» EXERCISE: Can you write out the records again with "Leather" swapped for "Suede", keeping everything else unchanged and leaving out the pictures?

» LISTED ENTRIES:
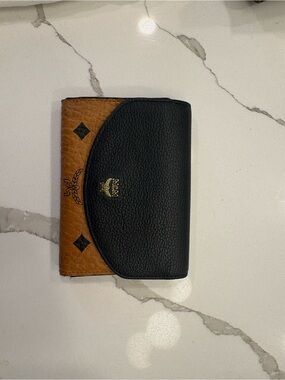 MCM Two-Tone Black and Cognac Leather Bi-Fold Wallet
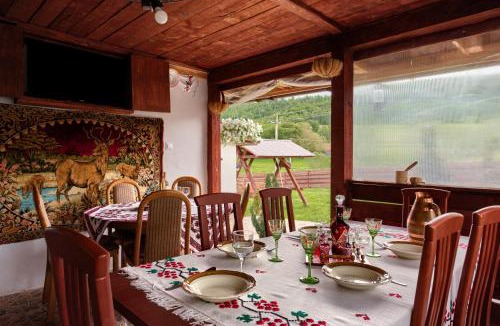 Bratca House | One Bedroom - Transylvanian Home - BBQ & Pool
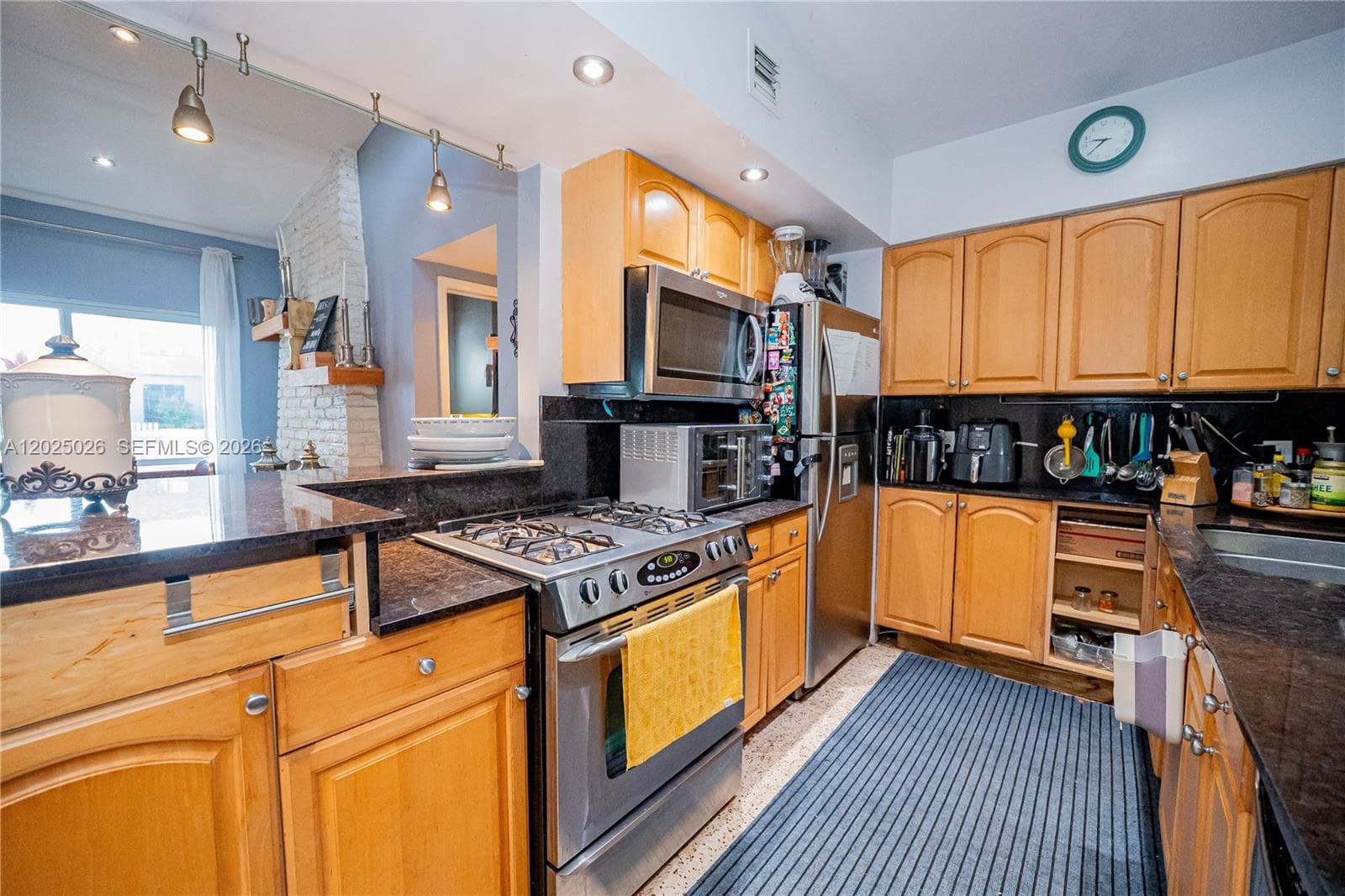 548 East Dr photo 33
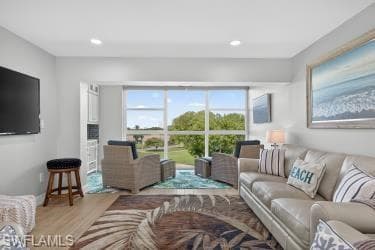 6220 Augusta DR 408-5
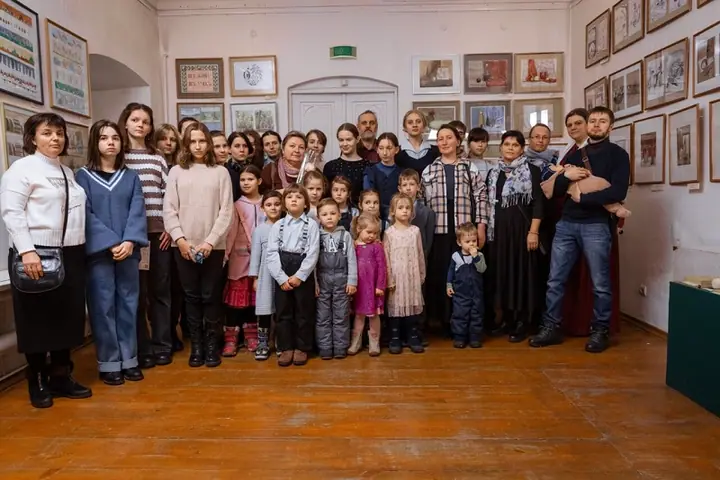 Выставка школы в доме Цыплаковых. «Достучаться до сердец» — Публикация в газете «Козельск» — фото 38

» TASK RESULT:
 MCM Two-Tone Black and Cognac Suede Bi-Fold Wallet
 Bratca House | One Bedroom - Transylvanian Home - BBQ & Pool
 548 East Dr photo 33
 6220 Augusta DR 408-5
 Выставка школы в доме Цыплаковых. «Достучаться до сердец» — Публикация в газете «Козельск» — фото 38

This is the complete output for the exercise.